__Task directions__
Reproduce each of the lines word for word.

[Records from a spatial question set]
◇ ◇ ◇

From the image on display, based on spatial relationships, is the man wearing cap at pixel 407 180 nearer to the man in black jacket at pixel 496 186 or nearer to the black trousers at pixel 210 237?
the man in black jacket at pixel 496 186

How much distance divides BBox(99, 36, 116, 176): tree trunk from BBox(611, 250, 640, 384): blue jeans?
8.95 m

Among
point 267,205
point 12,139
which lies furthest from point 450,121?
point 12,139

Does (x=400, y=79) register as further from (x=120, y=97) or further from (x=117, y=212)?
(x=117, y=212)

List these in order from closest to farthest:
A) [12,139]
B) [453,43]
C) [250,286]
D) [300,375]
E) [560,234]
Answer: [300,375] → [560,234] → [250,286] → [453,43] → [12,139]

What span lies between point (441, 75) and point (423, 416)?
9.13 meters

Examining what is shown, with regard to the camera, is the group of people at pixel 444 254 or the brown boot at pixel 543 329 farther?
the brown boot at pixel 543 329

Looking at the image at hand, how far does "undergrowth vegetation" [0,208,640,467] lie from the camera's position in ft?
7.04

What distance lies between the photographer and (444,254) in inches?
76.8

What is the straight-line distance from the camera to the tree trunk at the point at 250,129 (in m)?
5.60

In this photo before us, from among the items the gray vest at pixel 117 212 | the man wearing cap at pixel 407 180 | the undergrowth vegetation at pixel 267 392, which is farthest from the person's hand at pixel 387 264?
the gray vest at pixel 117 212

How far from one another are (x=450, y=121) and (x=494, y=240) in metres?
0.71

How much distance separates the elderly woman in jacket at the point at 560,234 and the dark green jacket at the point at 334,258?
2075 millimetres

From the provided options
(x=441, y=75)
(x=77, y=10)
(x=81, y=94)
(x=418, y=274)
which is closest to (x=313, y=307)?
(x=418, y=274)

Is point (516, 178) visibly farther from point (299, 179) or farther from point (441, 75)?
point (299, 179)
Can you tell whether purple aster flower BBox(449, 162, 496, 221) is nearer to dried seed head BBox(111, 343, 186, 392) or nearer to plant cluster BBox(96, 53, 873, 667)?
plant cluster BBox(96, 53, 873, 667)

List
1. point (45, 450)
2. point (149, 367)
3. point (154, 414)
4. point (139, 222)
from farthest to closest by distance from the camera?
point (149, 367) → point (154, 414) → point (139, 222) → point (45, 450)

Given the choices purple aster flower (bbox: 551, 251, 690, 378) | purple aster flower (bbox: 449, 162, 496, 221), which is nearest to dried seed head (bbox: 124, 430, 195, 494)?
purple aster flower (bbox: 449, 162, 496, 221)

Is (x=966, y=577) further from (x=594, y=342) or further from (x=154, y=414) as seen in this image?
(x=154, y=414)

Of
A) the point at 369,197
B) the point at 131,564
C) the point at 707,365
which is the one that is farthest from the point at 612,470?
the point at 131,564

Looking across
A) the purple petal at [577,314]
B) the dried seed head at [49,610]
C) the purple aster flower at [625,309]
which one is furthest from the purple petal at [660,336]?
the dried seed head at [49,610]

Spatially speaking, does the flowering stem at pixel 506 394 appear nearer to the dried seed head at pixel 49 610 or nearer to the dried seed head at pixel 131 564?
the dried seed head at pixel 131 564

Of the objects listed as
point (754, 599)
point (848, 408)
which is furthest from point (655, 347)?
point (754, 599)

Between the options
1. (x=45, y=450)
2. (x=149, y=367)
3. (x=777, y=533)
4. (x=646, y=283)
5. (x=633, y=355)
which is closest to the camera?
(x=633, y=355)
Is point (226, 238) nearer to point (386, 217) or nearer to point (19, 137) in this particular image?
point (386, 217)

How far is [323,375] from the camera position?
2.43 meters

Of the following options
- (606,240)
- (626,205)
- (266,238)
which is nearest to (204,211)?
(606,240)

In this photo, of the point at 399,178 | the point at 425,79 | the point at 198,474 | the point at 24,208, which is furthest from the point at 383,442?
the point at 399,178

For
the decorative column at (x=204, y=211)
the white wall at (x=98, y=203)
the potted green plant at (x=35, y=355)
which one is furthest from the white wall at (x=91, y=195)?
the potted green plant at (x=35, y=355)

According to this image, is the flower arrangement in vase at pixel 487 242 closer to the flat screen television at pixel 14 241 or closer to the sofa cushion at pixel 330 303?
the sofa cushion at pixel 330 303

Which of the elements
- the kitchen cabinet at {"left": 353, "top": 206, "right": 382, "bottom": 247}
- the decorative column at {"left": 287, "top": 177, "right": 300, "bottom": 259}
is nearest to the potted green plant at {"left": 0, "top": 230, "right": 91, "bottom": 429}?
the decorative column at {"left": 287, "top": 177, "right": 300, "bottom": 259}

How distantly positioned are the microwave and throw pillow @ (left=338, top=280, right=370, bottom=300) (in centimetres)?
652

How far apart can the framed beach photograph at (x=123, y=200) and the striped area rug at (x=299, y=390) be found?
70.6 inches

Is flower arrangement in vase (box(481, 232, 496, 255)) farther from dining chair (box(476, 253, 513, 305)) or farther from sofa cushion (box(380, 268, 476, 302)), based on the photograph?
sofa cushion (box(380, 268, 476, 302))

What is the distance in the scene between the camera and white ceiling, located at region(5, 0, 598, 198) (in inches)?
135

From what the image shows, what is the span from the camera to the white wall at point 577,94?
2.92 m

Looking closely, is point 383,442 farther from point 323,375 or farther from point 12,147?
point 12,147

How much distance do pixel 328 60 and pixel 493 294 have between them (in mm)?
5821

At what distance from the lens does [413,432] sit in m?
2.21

◇ ◇ ◇

__Finished task__
From the image on display, based on spatial relationships, is the man wearing cap at pixel 407 180 nearer to the man in black jacket at pixel 496 186 or nearer to the black trousers at pixel 210 237?
the man in black jacket at pixel 496 186

How much distance divides BBox(99, 36, 116, 176): tree trunk from BBox(611, 250, 640, 384): blue jeans?
8.95 m

Among
point 267,205
point 12,139
which lies furthest from point 450,121?
point 12,139

Does (x=400, y=79) register as further from (x=120, y=97) or further from (x=117, y=212)?
(x=117, y=212)

List these in order from closest to farthest:
A) [12,139]
B) [453,43]
C) [250,286]
D) [300,375]
E) [560,234]
Answer: [300,375] → [560,234] → [250,286] → [453,43] → [12,139]

What span lies between point (441, 75) and point (423, 416)?
9.13 meters

Examining what is shown, with regard to the camera, is the group of people at pixel 444 254 or the brown boot at pixel 543 329 farther?
the brown boot at pixel 543 329

Looking at the image at hand, how far does "undergrowth vegetation" [0,208,640,467] lie from the camera's position in ft?
7.04

What distance lies between the photographer and (444,254) in inches?
76.8

What is the straight-line distance from the camera to the tree trunk at the point at 250,129 (in m)?
5.60

In this photo before us, from among the items the gray vest at pixel 117 212 | the man wearing cap at pixel 407 180 | the undergrowth vegetation at pixel 267 392, which is farthest from the person's hand at pixel 387 264?
the gray vest at pixel 117 212

How far from one another are (x=450, y=121) and (x=494, y=240) in metres?
0.71

How much distance separates the elderly woman in jacket at the point at 560,234 and the dark green jacket at the point at 334,258?
2075 millimetres

From the provided options
(x=441, y=75)
(x=77, y=10)
(x=81, y=94)
(x=418, y=274)
which is closest to (x=313, y=307)?
(x=418, y=274)

Is point (516, 178) visibly farther from point (299, 179) or farther from point (441, 75)?
point (299, 179)
Can you tell whether purple aster flower BBox(449, 162, 496, 221) is nearer to dried seed head BBox(111, 343, 186, 392) or nearer to plant cluster BBox(96, 53, 873, 667)?
plant cluster BBox(96, 53, 873, 667)

List
1. point (45, 450)
2. point (149, 367)
3. point (154, 414)
4. point (139, 222)
from farthest to closest by distance from the camera?
point (149, 367) → point (154, 414) → point (139, 222) → point (45, 450)

Given the choices purple aster flower (bbox: 551, 251, 690, 378) | purple aster flower (bbox: 449, 162, 496, 221), which is nearest to dried seed head (bbox: 124, 430, 195, 494)?
purple aster flower (bbox: 449, 162, 496, 221)

Is (x=966, y=577) further from (x=594, y=342) or further from (x=154, y=414) as seen in this image?
(x=154, y=414)

Of
A) the point at 369,197
B) the point at 131,564
C) the point at 707,365
which is the one that is farthest from the point at 612,470?
the point at 131,564

Looking across
A) the purple petal at [577,314]
B) the dried seed head at [49,610]
C) the purple aster flower at [625,309]
which one is furthest from the purple petal at [660,336]?
the dried seed head at [49,610]

Spatially speaking, does the flowering stem at pixel 506 394 appear nearer to the dried seed head at pixel 49 610 or nearer to the dried seed head at pixel 131 564?
the dried seed head at pixel 131 564

Of the objects listed as
point (754, 599)
point (848, 408)
which is furthest from point (655, 347)?
point (754, 599)

Between the options
1. (x=45, y=450)
2. (x=149, y=367)
3. (x=777, y=533)
4. (x=646, y=283)
5. (x=633, y=355)
which is closest to the camera?
(x=633, y=355)
Is point (226, 238) nearer to point (386, 217) or nearer to point (19, 137) in this particular image?
point (386, 217)

How far is [323,375] from the camera position?
2.43 meters

Of the following options
- (606,240)
- (626,205)
- (266,238)
which is nearest to (204,211)?
(606,240)

In this photo, of the point at 399,178 | the point at 425,79 | the point at 198,474 | the point at 24,208, which is furthest from the point at 383,442?
the point at 399,178

For
the decorative column at (x=204, y=211)
the white wall at (x=98, y=203)
the potted green plant at (x=35, y=355)
which one is furthest from the white wall at (x=91, y=195)?
the potted green plant at (x=35, y=355)

According to this image, is the flower arrangement in vase at pixel 487 242 closer to the flat screen television at pixel 14 241 or closer to the sofa cushion at pixel 330 303?
the sofa cushion at pixel 330 303

Which of the elements
- the kitchen cabinet at {"left": 353, "top": 206, "right": 382, "bottom": 247}
- the decorative column at {"left": 287, "top": 177, "right": 300, "bottom": 259}
is nearest to the potted green plant at {"left": 0, "top": 230, "right": 91, "bottom": 429}?
the decorative column at {"left": 287, "top": 177, "right": 300, "bottom": 259}

How distantly positioned are the microwave and throw pillow @ (left=338, top=280, right=370, bottom=300) (in centimetres)?
652

How far apart can the framed beach photograph at (x=123, y=200) and the striped area rug at (x=299, y=390) be found?
70.6 inches

Is flower arrangement in vase (box(481, 232, 496, 255)) farther from dining chair (box(476, 253, 513, 305)) or farther from sofa cushion (box(380, 268, 476, 302)), based on the photograph?
sofa cushion (box(380, 268, 476, 302))

What is the distance in the scene between the camera and white ceiling, located at region(5, 0, 598, 198) (in inches)?
135

From what the image shows, what is the span from the camera to the white wall at point 577,94?
2.92 m

Looking closely, is point 383,442 farther from point 323,375 or farther from point 12,147?
point 12,147

How much distance do pixel 328 60 and pixel 493 294 have between them (in mm)?
5821

At what distance from the lens does [413,432] sit in m?
2.21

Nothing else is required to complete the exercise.